Ahmed Lahlimi au Journal : En 2007, le pouvoir d’achat des ménages a augmenté de 2,3%
Aziz El Yaakoubi
Vous venez de publier les résultats d’une enquête sur les revenus des ménages. Quelles conclusions peut-on en tirer ?
Ahmed Lahlimi Alami
Quand vous dites que 20% seulement des ménages dans le monde rural ont moins de 1 600 DH, vous ne pensez pas que cela contredit la réalité des campagnes marocaines ?
Dans quel sens ? Vous semblez suggérer que cette proportion est sous-estimée. En fait, elle est cohérente avec les données fournies par toutes les enquêtes sur les revenus et les niveaux de vie quels qu’en soient les approches et les objectifs. Il suffit, à cet égard, de vous rappeler que le seuil de pauvreté rural calculé sur la base des dépenses de consommation qui sont, comme dans tous les pays, bien supérieures aux revenus, est de 1 660 DH pour le ménage rural moyen de 5,6 membres. Par ailleurs, pour vous prouver qu’il n’y a là rien d’anormal, laissez-moi vous rappeler qu’avec un nombre d’actifs moyen de 2,6 et un SMIG d’un peu plus de 50 DH, le revenu de 1 600 dirhams correspondrait à celui que rapporterait le travail de tous les membres actifs d’un ménage rural pendant 12 à 13 jours par mois. Encore faudrait-il savoir qu’outre la sous-estimation des revenus déclarés, les dépenses de consommation des ménages intègrent, comme dans tous les pays, l’endettement de ces derniers. Au Maroc, le taux de cet endettement est de l’ordre de 31%. C’est ce qui explique que le taux de pauvreté y est, aujourd’hui, dans le monde rural de 14,4% avec, bien entendu, les disparités communales illustrées, notamment, dans les cartes de pauvreté.
Parlez-nous de la méthodologie suivie pour la réalisation de l’enquête ?

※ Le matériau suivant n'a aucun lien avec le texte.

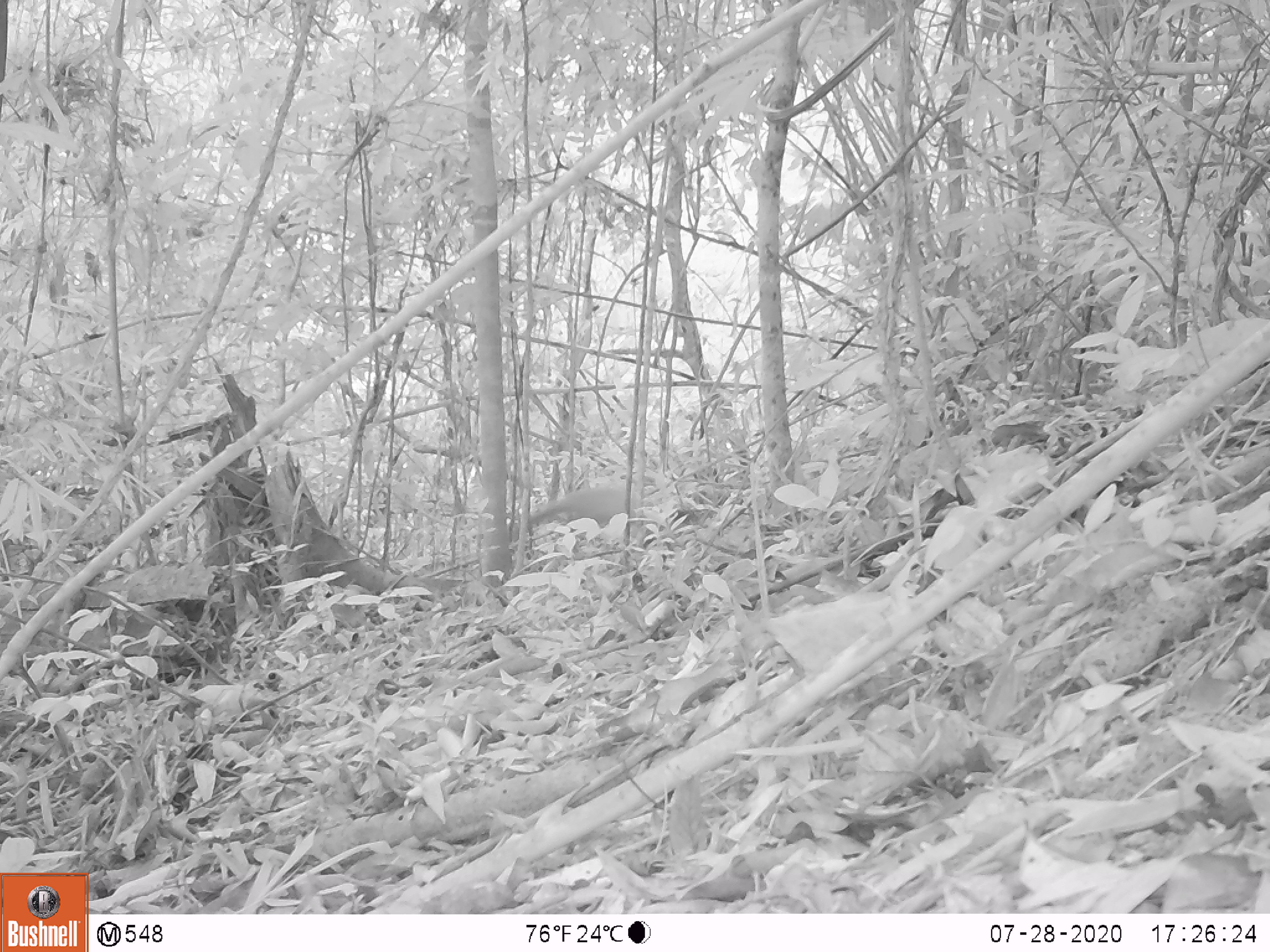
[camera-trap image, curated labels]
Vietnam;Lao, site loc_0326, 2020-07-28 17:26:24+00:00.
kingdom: Animalia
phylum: Chordata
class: Mammalia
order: Carnivora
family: Mustelidae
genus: Martes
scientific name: Martes flavigula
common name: yellow-throated marten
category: yellow throated marten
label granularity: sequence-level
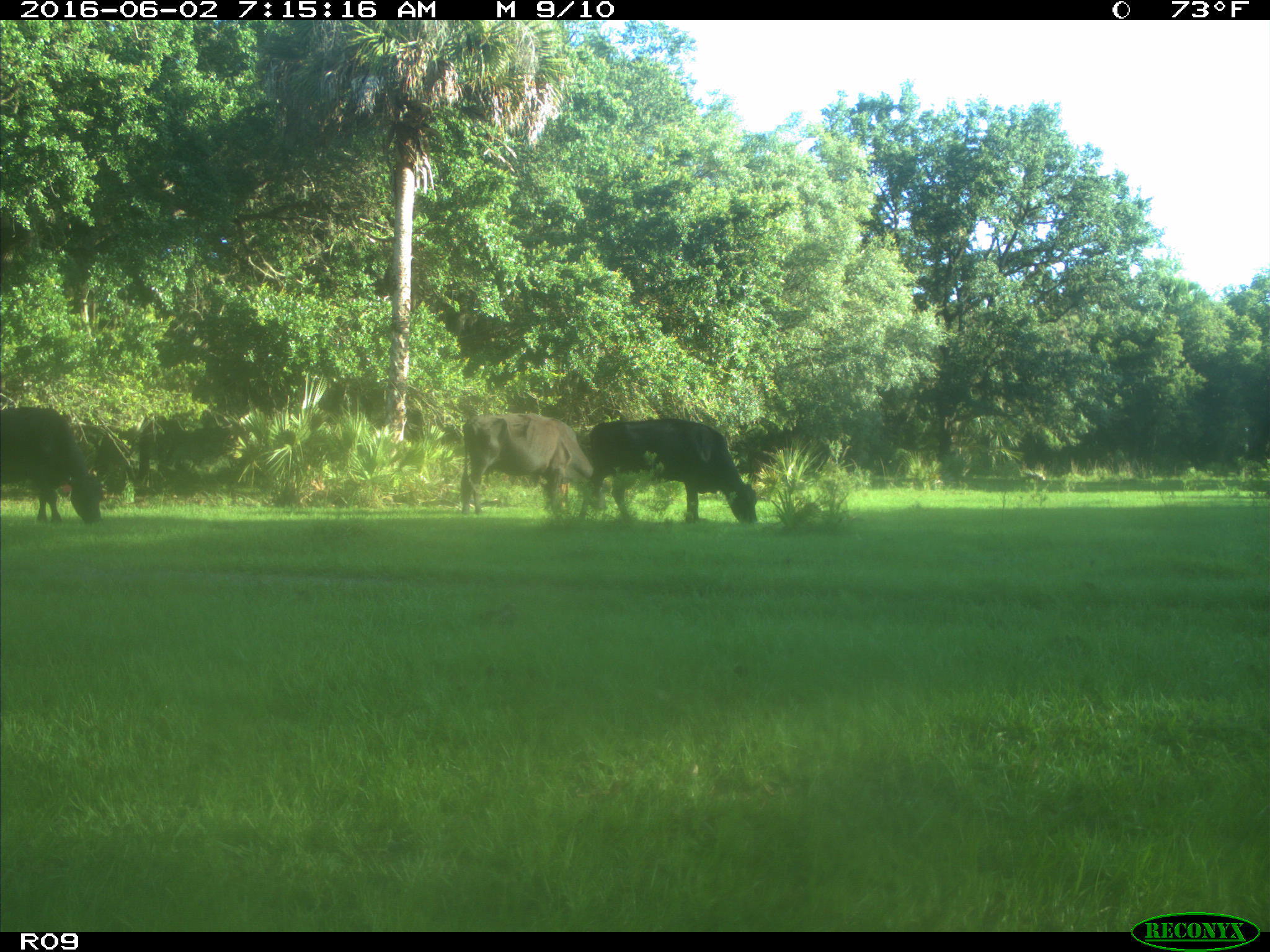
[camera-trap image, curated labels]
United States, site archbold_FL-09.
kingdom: Animalia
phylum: Chordata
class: Mammalia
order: Artiodactyla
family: Bovidae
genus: Bos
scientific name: Bos taurus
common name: domestic cow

Disons, tout d’abord, que l’ «Enquête sur les Niveaux de vie des Ménages» de 2007 comporte, pour la première fois au Maroc, à coté des dépenses de consommation, des modules consacrés respectivement aux revenus, aux transferts et à la mobilité intérieure et extérieure. L’enquête a concerné tout le territoire national et un échantillon de 7 062 ménages dont 98,1% ont répondu pendant une année complète à quelques 900 questions. Il a fallu plus de deux ans de travaux pour, d’abord, définir la centaine de composantes d’une nomenclature de revenus particulièrement complexe. Cette nomenclature a été élaborée dans le but d’obtenir des ménages les informations les plus exactes possibles, aussi bien sur leurs revenus fixes tels que les salaires et sur les éléments de calcul des revenus provenant des activités indépendantes agricoles et non agricoles. Ce long délai était également nécessaire pour former plus de 20 ingénieurs et 140 techniciens chargés de l’enquête. Conduite selon les standards internationaux développés par la Banque mondiale, le BIT, la division des statistiques des Nations-Unies, l’enquête a donné lieu à l’exploitation des données collectées avec une double exigence de contrôle aussi bien de leur cohérence interne que du niveau de leur vraisemblance comparée aux données provenant des autres sources d’information, notamment les comptes nationaux.
En se basant sur ces résultats, comment évaluez-vous le pouvoir d’achat des Marocains ?
Le pouvoir d’achat, comme vous le savez, se mesure en termes d’évolution du revenu disponible par tête et du taux d’inflation. Entre 2006 et 2007, le premier a augmenté de 4,3% et le second a été de 2%. En 2007, date de réalisation de l’enquête, le pouvoir d’achat des ménages a augmenté de 2,3%. C’est du reste, la moyenne annuelle enregistrée dans notre pays, entre 1998 et 2007, période au cours de laquelle le revenu disponible par habitant s’est annuellement accru de 4% et le taux d’inflation maintenu à 1,7%.